Any general rules on that? Resources?

Thanks,
WES


----------



## East Broad Top (Dec 29, 2007)

Go with Li-Ion batteries. 14.8 volts, 2600mAh in a 3" x 3" x 1" space. I get between 3 - 5 hours out of a pack like that depending on the locomotive. If you're running a mining loco, it would likely be small, so your runtimes would be at the upper end of that spectrum.

Later,

K


----------



## gizmorama (Jul 13, 2020)

*battery car idea*

Excellent! Will do.


----------



## mlycan (Jun 9, 2019)

I just converted my Bachmann Porter to battery power. Went with the MTO Train 09 battery. The battery car is a Bachmann 40' log car and the run time so far is 6 hours with out much change in speed.
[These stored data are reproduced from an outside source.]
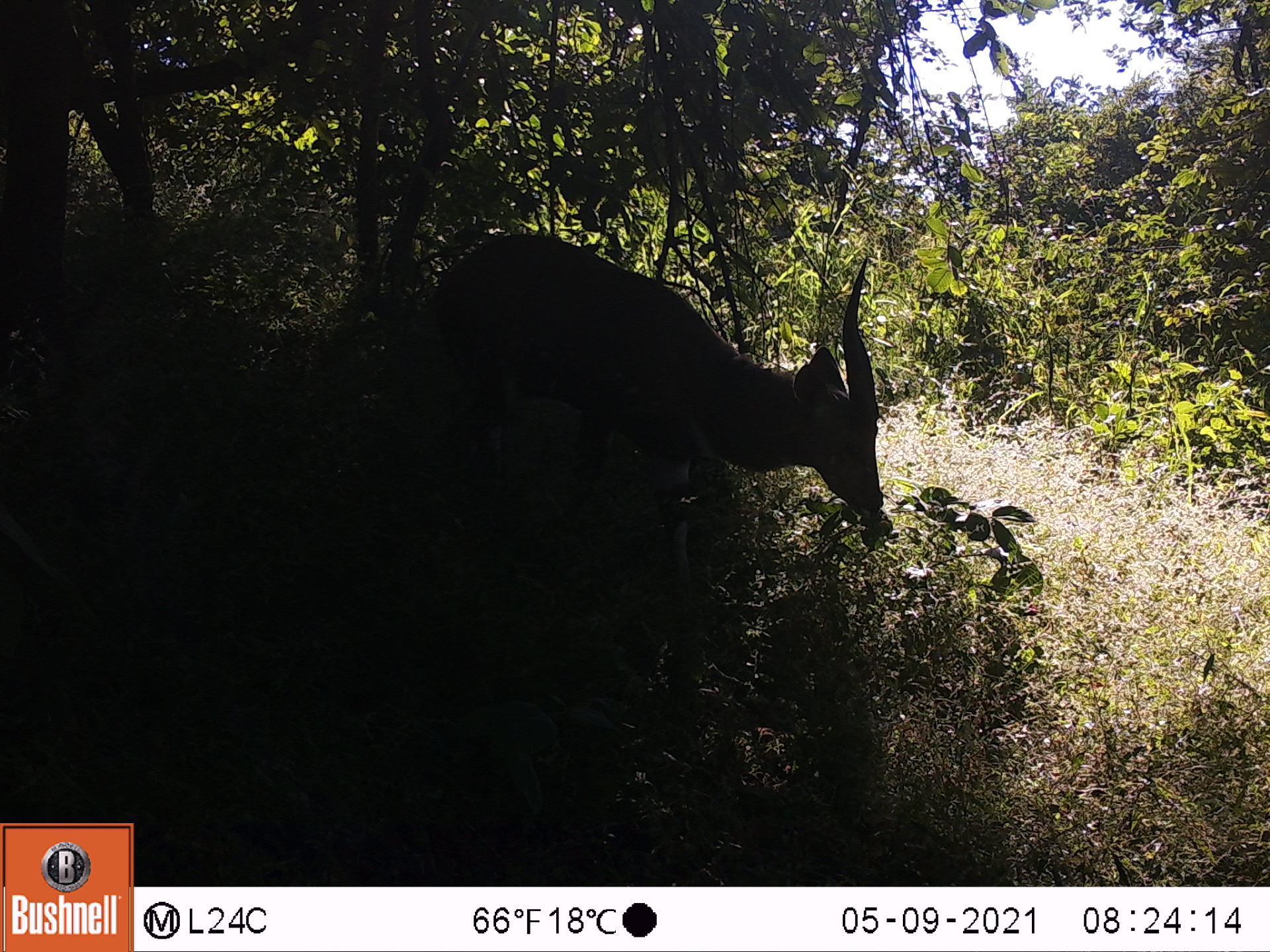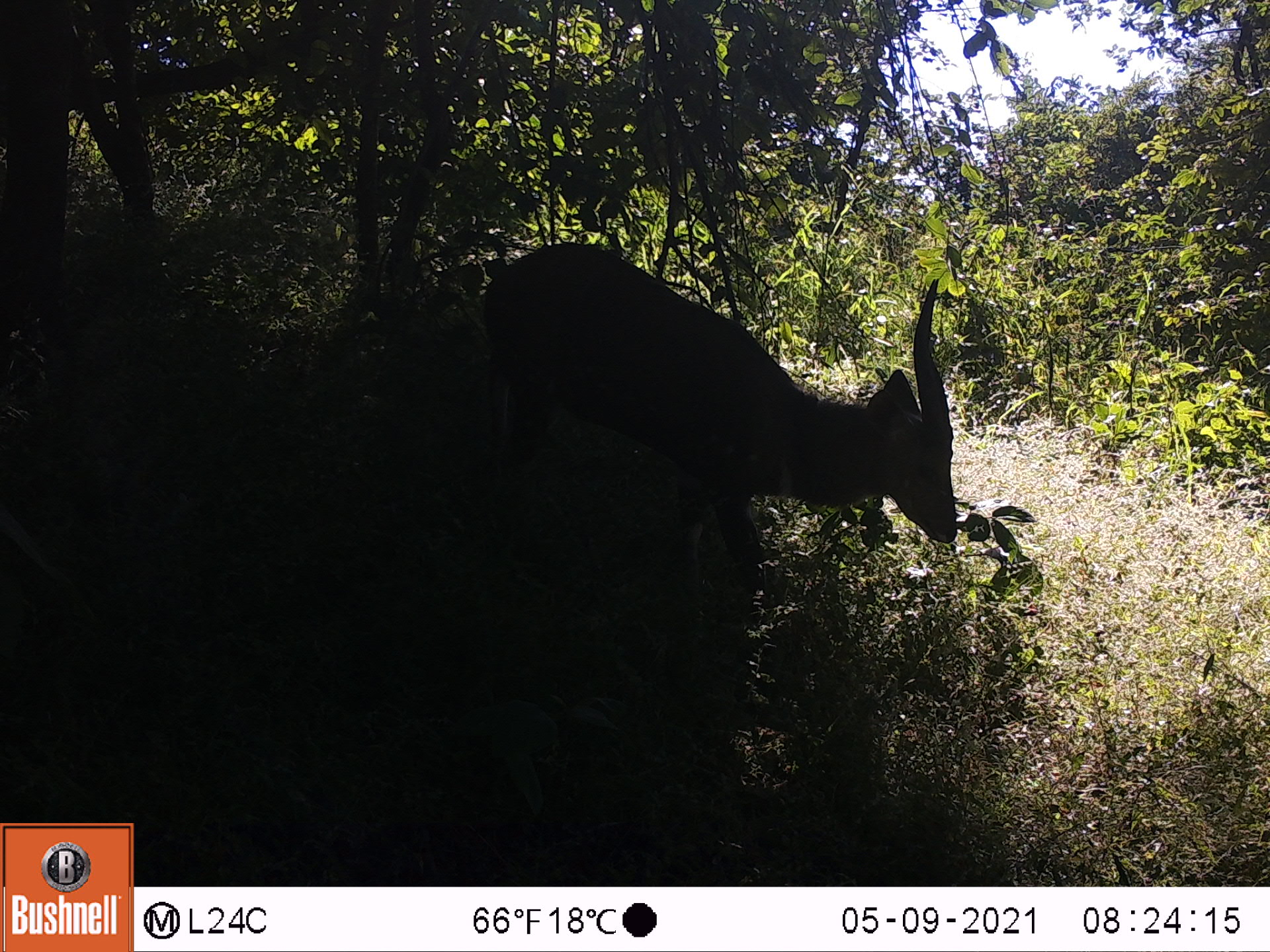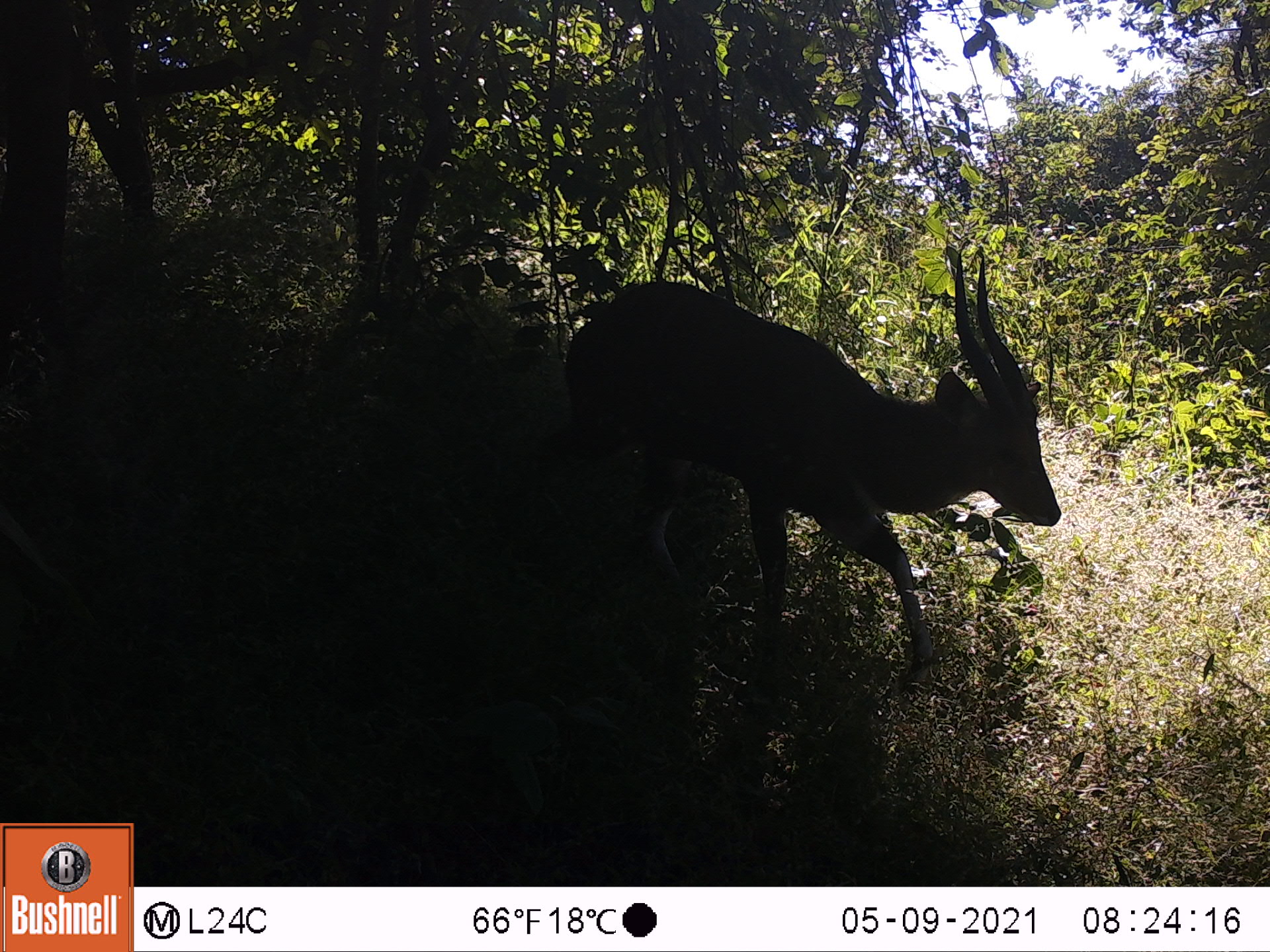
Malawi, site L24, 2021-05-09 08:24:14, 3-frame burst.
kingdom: Animalia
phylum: Chordata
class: Mammalia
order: Artiodactyla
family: Bovidae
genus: Tragelaphus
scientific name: Tragelaphus sylvaticus sylvaticus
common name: cape bushbuck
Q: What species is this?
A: Cape bushbuck (Tragelaphus sylvaticus sylvaticus).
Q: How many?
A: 1.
Very happy.


----------



## trainmanfw&sw (Nov 4, 2020)

Not sure what engine you will use, if it's a diesel there are many way to get it all in under the hood of many diesels, I'm using an LGB 2063 D&RGW switcher #50 and all fits under the hood on the engine. With todays Li-ion batteries you can get by with smaller batteries that will fit in many smaller spaces, plus the power from them is great. Remember your mine train will probably have a small engine and all this is probably doable with run times of around 2-3 hours.

trainman


----------



## Bigbearjk (Mar 2, 2021)

mlycan said:


> I just converted my Bachmann Porter to battery power. Went with the MTO Train 09 battery. The battery car is a Bachmann 40' log car and the run time so far is 6 hours with out much change in speed. Very happy.


Hello Mlycan,

Can you share details about your install, like what other parts were used for your conversion? I have been looking at the MTO batteries for my USA Trains & Piko Steam but I'm not sure if I need PCB boards as well or fuses. 

Thanks


----------